American estimates of drug flow to Europe are based, in part, on the theory
that 25 percent of all drug shipments are seized or lost en route. And since
about 50 European-bound tons of cocaine were seized in 1999, according to
American figures, officials there say more than 200 tons were shipped.

The Americans said improved European interdiction efforts had helped lead to
more seizures. But drug experts also say the high seizure rates in Europe —
they increased by 15 percent a year in the 1990's — signal a rise in
consumption.

By conservative estimates, according to American government reports,
European cocaine use has grown by 10 percent a year in the 1990's. That
rate, said the White House drug policy office, "is similar to the rate that
U.S. consumption rose during its greatest increase," from the mid-1970's to
mid-1980's.

Those developments come as Colombian cocaine trafficking has undergone major
changes since 1993, when the Colombian police tracked down and killed Pablo
Escobar Gaviria, the infamous leader of the Medellín cartel.

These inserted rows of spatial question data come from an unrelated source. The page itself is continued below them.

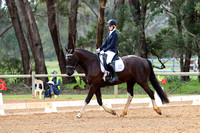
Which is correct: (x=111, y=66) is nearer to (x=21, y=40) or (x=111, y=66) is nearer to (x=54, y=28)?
(x=54, y=28)

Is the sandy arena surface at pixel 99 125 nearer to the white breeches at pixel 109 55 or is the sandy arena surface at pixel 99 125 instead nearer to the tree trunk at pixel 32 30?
the white breeches at pixel 109 55

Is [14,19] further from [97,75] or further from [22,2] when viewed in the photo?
[97,75]

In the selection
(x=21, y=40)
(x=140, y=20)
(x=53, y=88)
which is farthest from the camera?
(x=21, y=40)

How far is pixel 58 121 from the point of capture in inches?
302

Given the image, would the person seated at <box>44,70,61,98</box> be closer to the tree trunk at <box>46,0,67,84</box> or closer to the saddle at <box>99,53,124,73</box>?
the saddle at <box>99,53,124,73</box>

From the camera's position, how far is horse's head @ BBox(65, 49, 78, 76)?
8016mm

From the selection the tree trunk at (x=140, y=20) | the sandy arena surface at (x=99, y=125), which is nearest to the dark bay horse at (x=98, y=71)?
the sandy arena surface at (x=99, y=125)

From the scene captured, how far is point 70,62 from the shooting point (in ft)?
26.4

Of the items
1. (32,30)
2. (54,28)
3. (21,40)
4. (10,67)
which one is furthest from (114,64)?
(10,67)

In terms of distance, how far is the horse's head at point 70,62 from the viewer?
26.3ft

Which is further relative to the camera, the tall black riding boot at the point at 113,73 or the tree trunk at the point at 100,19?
the tree trunk at the point at 100,19

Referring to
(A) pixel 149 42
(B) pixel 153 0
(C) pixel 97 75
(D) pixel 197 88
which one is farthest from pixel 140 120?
(A) pixel 149 42

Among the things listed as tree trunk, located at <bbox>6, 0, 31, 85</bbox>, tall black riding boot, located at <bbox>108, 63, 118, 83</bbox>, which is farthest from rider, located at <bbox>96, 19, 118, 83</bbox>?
tree trunk, located at <bbox>6, 0, 31, 85</bbox>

The large, flamboyant cartels of the Escobar era are gone. The Colombian
cocaine trade is instead run by small, less visible trafficking groups that
are more cautious and more willing to work with one another, said Francisco
Thoumi, a Colombian-born economist who is writing a book about the Andean
drug economy. Those groups have also come to rely on European markets more
than their predecessors.

A window into the European drug pipeline was opened in April, when the
Colombian Army tracked down Luiz Fernando da Costa, a powerful Brazilian
trafficker who had been transporting cocaine via small private planes east
to Suriname and south to Brazil. Much of the cocaine, the Colombian military
said, then wound up in Europe.

Law enforcement officials here say Mr. da Costa's operation underscored how
traffickers who have set their sights on Europe use circuitous routes,
shipping cocaine along the Pacific coast to Chile or through the heart of
South America to Argentina and Brazil. Container ships or freighters then
transport the drugs to Europe.

"All these traffickers use the path of least resistance, to get away from
enforcement," said Joseph D. Keefe, chief of operations for the Drug
Enforcement Administration in Washington.

The extra effort, the experts say, is well worth it. In American cities, the
price for a kilo of cocaine — about 2.2 pounds — can run below $20,000. But
in Britain, the State Department says, a kilo can bring in $42,000 to
$51,000, and in France, $35,000 to $45,000.

"You're talking about $18,000 a kilo in the United States when it's anywhere
from $45,000 to $60,000 in Europe," said an official in the United States
Embassy in Bogotá who works on drug issues. "So profit is the motive."